EXERCISE INSTRUCTIONS:
**A.** In the forum thread about the MES smoker, turn the paragraph that begins "The other three are today's results" into a short list that keeps every item it names.
**B.** Rewrite the MES smoker thread from "OK this is my" up to and including "dirtman775 (Jun 29, 2008)", renaming "ribs" to "spare ribs" wherever it occurs.
**C.** Write what follows the last sentence of the MES smoker thread.

-------- TEXT SHOWN

# Second time on the MES



## wil (Jun 29, 2008)

OK this is my first attempt to do the Q-view.

First two are my new MES and it's first use (pork Loin, brisket, beef roast, and 2 packages of ribs).

The other three are today's results 5 packages of ribs, Tri-Tip, Eye of Round, Bonless Rump Roast, and 11 links of German sausage.

Can't wait to dig in!


----------



## dirtman775 (Jun 29, 2008)

very nice lookin grub


----------



## pineywoods (Jun 29, 2008)

Looks like a bunch of fine eating to me


----------



## cowgirl (Jun 29, 2008)

Mmmm Wil, you did a great job, looks awesome!


----------



## ronp (Jun 29, 2008)

Nice job, howw do you like your MES?


----------



## wil (Jun 29, 2008)

Thanks for all of the positive feedback.

The German sausage is a local families recipe that one local butcher shop is authorized to produce, it is Walt Kamman Sausage.

----------------
-------- DATA LINES

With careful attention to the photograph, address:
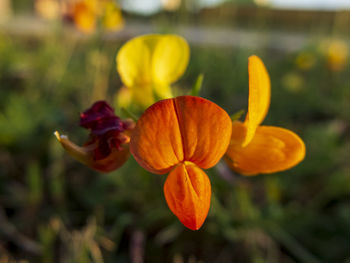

----------------

FINAL ANSWERS:
**A.**
The other three are today's results:
- 5 packages of ribs
- Tri-Tip
- Eye of Round
- Bonless Rump Roast
- 11 links of German sausage

**B.**
OK this is my first attempt to do the Q-view.

First two are my new MES and it's first use (pork Loin, brisket, beef roast, and 2 packages of spare ribs).

The other three are today's results 5 packages of spare ribs, Tri-Tip, Eye of Round, Bonless Rump Roast, and 11 links of German sausage.

Can't wait to dig in!


----------



## dirtman775 (Jun 29, 2008)

**C.**
I did have a problem with a couple of links that were not directly over the water pan, they were to dry to eat. Darn I hate to throw away food.

I love the MES so far. Except the clean up after wards. I started the smoker at 1040 and it was already 103 degrees outside. It was 113 degrees when we brought it all in at 1530. That is why I bought the MES, I don't like being out in this Yuma heat messing with a fire.  I don't mind messing with the fire in the winter when it is in the 70's. Once an hour to add the wood chips is no problem.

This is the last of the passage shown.